Problems to work on:
1. Quote the stretch of the news report on the Somali Region's disrupted trade from "The unrest in Oromia and" through "possible by air.", word for word.
2. Continue the news report on how the Oromia unrest and internet shutdown hit the Somali Region, starting right after its last sentence.

Source document:
========

The unrest in Oromia and the nationwide internet shutdown by the federal government in the aftermath of Hachalu Hundessa’s assassination, has severely impacted the livelihood of the Somali Region as trade and other business activities are disrupted, and travelling to and from Addis Ababa is only possible by air.
Mohamed Farah, a Jigjiga trader, told Ogaden.com that his business which was already ailing from the impact of Covid-19 is now under complete shutdown due to the unrest in Oromia, and the nationwide internet shutdown. Farah said that “businesses within the khat, beverages, and fruit and vegetable industries among others whose business supplies are from any other place in Ethiopia remain closed”.
He also said, “travelling people and goods are stranded in Addis Ababa and Jigjiga as Oromo protesters continue blocking the roads”. Mr Farah indicated fear about a repeat of “previous scenario” referring to the bloody violence of 2016–2018 in Oromia, and between communities in Ethiopia.
The internet shutdown also hindered the flow of remittance money from diaspora communities, which directly affects the lives of almost every household in Jigjiga. Ahmed Mohamed, a father of three, explained what his family in the US sends him to feed his children. He told Ogaden.com this morning “I didn’t receive my monthly bill even though my family sent it on the first of this month. The Hawalas told me their system is down, and I have to wait even longer”.

========

Extracted data:
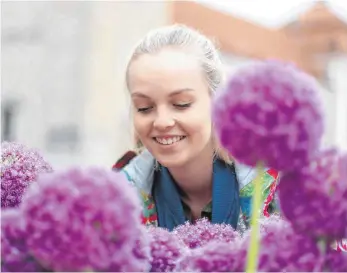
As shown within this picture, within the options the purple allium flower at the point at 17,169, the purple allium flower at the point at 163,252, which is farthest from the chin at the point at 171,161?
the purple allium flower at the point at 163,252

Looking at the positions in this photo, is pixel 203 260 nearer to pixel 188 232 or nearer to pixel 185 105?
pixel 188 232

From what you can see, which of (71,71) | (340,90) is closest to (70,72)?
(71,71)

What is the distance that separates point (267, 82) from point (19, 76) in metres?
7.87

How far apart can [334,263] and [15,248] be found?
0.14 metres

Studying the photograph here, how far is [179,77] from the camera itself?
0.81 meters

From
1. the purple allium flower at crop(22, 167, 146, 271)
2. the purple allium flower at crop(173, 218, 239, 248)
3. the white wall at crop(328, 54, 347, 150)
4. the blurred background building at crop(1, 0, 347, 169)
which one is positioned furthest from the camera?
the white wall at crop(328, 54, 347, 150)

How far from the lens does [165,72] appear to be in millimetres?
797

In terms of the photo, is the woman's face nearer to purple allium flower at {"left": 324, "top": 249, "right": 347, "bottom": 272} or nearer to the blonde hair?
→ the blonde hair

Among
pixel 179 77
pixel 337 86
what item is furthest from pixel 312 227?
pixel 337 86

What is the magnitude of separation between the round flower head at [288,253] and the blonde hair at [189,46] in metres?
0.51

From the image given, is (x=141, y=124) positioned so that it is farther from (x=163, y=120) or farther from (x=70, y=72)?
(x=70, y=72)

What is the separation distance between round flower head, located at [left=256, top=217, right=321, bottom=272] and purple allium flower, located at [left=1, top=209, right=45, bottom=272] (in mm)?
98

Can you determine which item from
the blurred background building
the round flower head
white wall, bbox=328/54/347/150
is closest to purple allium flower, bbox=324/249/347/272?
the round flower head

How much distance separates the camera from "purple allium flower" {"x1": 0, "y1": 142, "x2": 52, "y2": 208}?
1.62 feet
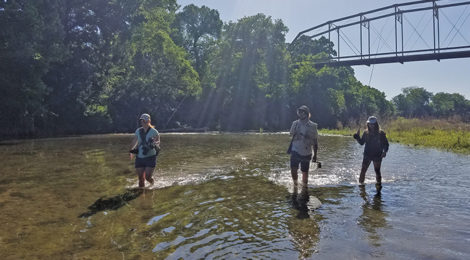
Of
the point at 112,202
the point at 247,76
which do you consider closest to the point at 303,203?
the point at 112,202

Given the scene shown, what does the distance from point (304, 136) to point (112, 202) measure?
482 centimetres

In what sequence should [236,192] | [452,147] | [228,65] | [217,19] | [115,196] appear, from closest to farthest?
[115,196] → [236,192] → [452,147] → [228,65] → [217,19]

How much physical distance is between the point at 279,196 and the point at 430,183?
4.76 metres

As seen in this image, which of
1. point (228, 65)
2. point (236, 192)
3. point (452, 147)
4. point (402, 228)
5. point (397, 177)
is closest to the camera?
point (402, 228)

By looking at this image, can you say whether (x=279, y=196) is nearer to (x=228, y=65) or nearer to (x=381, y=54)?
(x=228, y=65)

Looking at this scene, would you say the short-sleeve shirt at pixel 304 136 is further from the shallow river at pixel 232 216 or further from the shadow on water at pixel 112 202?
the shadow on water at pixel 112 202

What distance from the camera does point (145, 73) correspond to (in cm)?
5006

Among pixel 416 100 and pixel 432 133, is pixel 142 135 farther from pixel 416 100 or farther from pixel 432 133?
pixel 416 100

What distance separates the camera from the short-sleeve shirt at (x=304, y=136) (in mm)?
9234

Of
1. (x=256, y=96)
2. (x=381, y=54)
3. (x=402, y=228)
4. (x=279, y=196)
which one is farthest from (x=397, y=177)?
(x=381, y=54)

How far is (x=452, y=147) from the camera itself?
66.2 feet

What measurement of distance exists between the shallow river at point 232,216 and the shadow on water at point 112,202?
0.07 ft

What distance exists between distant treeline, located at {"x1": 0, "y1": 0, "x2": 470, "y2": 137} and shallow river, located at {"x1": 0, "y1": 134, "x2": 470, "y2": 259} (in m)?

========

Answers given:
1.
The unrest in Oromia and the nationwide internet shutdown by the federal government in the aftermath of Hachalu Hundessa’s assassination, has severely impacted the livelihood of the Somali Region as trade and other business activities are disrupted, and travelling to and from Addis Ababa is only possible by air.

2.
Ogaden.com learnt that many Jigjiga residents and other Somalis have resorted to travelling hundreds of miles to Somalia, Djibouti and Kenya to collect their remittance money, during the height of Covid-19.
Besides the disruption to businesses, internet blockage disrupts the flow of information, which is a vital part of basic day-to-day life, and even more so due to the Covid-19 pandemic, and the current political upheaval in Ethiopia requiring families both domestic and abroad to stay connected.
In retrospect, the Ethiopian government used Internet shutdowns as a tool in its efforts to stop protests. Jigjiga, as the only city with normal internet service in Somali State, saw a targeted internet blockage during the Federal government’s August 2018 operation where the former president was removed. At the height of the 2016 to 2018 protests, the EPRDF regime repeatedly blocked internet services nationwide, and now Abiy’s government is doing the same in his battle to mitigate the Oromo uprising, which analysts believe, is a forceful threat to his government.
Jigjiga, the capital city of Somali State, and a business hub for Ethiopian traders from all regions, heavily depends on Oromia State not only for its important supplies, but also, for connecting to other parts of the country including the capital city. The Jigjiga-Harar route is the single most important (if not the only) gateway for the Somalis to the rest of the country and vice versa.
As per government announcements, Addis Ababa is expected to reopen slowly. However, it is very difficult and nearly impossible to get reliable information from Oromia as a result of the internet shutdown.